**EXTRACTED TEXT**
::::::::::
Geometry Flashcards
Why should we remove pincushion and barrel distortion before processing
The geometry used in this class assumes a pinhole camera model, this model has no distortion
Briefly describe Zhangs method for camera calibration
- Take at least 3 images of a known surface (checkerboard)
- Use these images to calculate homographies.
- Estimate K from these homographies
- Use iterative, non-linear methods to calculate the full set of intrinsic parameters
If we estimate the camera pose from the K matrix and corresponding world/image points mathematically, the rotation part will typically not be a true rotation matrix. How can we fix this?
We can use the SVD to get the closest true rotation matrix in Frobenius-norm.
What is the difference between PnP methods and iterative methods for camera pose estimation from 3D data?
The PnP methods are non-iterative, faster and need fewer data points.
What do we need to know to extract 3D information from single view cameras?
::::::::::
**GIVEN ENTRIES**
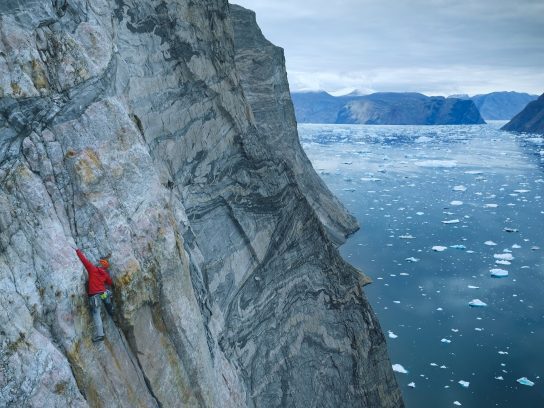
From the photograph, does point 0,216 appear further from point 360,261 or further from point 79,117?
point 360,261

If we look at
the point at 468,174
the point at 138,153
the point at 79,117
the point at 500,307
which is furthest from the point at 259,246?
the point at 468,174

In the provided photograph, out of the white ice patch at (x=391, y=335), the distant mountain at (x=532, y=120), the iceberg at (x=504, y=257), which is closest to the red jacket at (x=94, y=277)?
the white ice patch at (x=391, y=335)

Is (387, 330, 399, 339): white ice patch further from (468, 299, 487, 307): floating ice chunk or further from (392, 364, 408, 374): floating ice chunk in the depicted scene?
(468, 299, 487, 307): floating ice chunk

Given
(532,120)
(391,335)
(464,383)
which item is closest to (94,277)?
(464,383)

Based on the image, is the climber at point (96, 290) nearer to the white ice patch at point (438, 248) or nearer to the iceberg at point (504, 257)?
the white ice patch at point (438, 248)

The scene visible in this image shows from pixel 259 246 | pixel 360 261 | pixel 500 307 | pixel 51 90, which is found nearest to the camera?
pixel 51 90

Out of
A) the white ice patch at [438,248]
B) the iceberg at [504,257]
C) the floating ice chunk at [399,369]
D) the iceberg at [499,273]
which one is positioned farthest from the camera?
the white ice patch at [438,248]
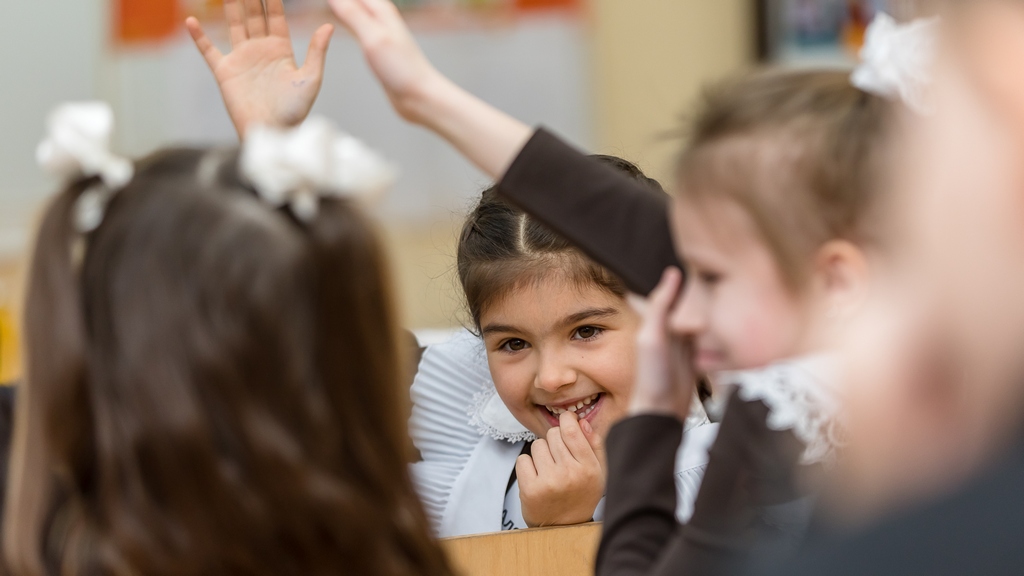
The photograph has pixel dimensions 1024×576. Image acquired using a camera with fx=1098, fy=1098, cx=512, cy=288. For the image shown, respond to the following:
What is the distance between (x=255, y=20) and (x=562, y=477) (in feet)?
2.02

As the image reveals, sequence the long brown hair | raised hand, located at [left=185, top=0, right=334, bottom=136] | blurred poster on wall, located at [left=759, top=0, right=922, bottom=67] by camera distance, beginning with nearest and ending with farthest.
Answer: the long brown hair < raised hand, located at [left=185, top=0, right=334, bottom=136] < blurred poster on wall, located at [left=759, top=0, right=922, bottom=67]

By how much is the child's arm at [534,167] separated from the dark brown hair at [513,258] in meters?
0.47

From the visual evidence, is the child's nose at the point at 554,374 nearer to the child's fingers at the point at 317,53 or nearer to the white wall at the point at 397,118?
the child's fingers at the point at 317,53

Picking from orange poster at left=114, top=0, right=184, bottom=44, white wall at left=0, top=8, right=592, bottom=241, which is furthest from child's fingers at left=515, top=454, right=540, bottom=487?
orange poster at left=114, top=0, right=184, bottom=44

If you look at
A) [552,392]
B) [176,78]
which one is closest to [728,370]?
[552,392]

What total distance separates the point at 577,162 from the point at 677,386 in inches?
7.5

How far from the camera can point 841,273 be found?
69cm

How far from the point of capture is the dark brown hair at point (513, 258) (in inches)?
54.1

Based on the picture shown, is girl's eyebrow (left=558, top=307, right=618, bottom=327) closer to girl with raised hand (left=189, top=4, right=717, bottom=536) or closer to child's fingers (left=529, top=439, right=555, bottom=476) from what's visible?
girl with raised hand (left=189, top=4, right=717, bottom=536)

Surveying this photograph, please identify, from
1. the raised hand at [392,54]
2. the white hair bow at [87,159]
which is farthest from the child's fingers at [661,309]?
the white hair bow at [87,159]

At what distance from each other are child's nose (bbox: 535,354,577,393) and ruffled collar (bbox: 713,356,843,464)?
0.62 metres

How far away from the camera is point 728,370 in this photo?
75cm

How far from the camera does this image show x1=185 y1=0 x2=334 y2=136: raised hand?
3.52ft

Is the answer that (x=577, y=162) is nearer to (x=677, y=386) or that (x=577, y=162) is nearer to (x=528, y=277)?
(x=677, y=386)
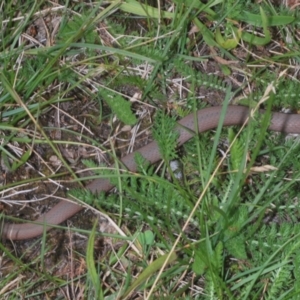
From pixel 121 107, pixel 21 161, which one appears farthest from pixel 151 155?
pixel 21 161

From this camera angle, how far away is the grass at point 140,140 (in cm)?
279

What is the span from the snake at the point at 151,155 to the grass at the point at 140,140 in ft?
0.15

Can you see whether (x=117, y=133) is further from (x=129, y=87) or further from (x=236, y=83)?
(x=236, y=83)

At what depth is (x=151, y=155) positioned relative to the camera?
299 centimetres

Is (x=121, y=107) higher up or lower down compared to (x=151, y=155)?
higher up

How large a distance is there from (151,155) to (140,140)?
0.43ft

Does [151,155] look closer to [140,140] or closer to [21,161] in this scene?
[140,140]

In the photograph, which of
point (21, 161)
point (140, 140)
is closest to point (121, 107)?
point (140, 140)

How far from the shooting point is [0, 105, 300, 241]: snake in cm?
295

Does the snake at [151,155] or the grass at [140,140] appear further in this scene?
the snake at [151,155]

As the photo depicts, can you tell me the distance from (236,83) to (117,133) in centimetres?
62

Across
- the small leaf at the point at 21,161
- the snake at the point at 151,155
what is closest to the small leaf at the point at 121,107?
the snake at the point at 151,155

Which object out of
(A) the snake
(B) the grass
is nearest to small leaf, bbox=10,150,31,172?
(B) the grass

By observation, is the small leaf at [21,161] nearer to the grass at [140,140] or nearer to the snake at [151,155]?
the grass at [140,140]
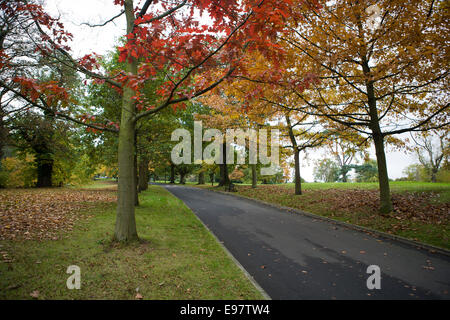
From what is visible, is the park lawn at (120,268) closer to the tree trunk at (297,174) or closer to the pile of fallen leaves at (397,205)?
the pile of fallen leaves at (397,205)

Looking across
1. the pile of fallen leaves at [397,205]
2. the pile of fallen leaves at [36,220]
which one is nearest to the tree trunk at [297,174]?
the pile of fallen leaves at [397,205]

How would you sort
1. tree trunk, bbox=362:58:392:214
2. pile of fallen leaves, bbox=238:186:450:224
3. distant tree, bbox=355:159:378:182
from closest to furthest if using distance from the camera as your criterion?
pile of fallen leaves, bbox=238:186:450:224 < tree trunk, bbox=362:58:392:214 < distant tree, bbox=355:159:378:182

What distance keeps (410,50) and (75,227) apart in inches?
438

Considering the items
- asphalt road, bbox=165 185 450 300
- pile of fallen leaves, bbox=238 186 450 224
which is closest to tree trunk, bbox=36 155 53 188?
asphalt road, bbox=165 185 450 300

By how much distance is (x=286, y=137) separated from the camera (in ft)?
52.5

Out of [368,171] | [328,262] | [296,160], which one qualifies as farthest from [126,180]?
[368,171]

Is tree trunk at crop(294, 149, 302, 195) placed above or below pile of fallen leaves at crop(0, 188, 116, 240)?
above

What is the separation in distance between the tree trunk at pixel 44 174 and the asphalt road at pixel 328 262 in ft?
65.8

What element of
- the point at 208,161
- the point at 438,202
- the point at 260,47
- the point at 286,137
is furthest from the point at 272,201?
the point at 208,161

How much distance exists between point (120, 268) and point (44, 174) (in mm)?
22370

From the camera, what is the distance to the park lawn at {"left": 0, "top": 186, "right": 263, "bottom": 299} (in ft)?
11.5

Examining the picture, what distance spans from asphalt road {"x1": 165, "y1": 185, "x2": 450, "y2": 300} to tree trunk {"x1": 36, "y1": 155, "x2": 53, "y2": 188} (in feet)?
65.8

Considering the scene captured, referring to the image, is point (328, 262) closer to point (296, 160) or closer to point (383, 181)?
point (383, 181)

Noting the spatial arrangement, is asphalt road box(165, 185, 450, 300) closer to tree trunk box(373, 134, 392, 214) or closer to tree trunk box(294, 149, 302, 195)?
tree trunk box(373, 134, 392, 214)
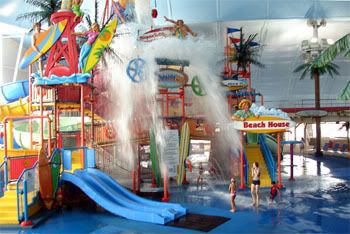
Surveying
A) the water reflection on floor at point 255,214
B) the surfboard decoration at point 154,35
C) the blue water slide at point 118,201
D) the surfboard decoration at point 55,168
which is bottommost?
the water reflection on floor at point 255,214

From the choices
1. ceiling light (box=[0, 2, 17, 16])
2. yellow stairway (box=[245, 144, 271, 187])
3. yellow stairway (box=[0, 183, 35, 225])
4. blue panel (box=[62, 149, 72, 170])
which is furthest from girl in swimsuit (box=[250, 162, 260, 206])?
ceiling light (box=[0, 2, 17, 16])

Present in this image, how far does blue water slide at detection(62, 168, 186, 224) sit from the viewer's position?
11.3 meters

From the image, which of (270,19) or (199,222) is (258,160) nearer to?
(199,222)

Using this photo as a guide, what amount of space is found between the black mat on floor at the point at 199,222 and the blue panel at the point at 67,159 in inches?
164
::::::::::
**REQUIREMENTS**
Based on the geometry flashcards, explain in one to three sentences why pincushion and barrel distortion should be removed before processing.

**RESPONSE**
The geometry used in the class assumes a pinhole camera model, and that model has no distortion. Pincushion and barrel distortion therefore need to be removed before processing.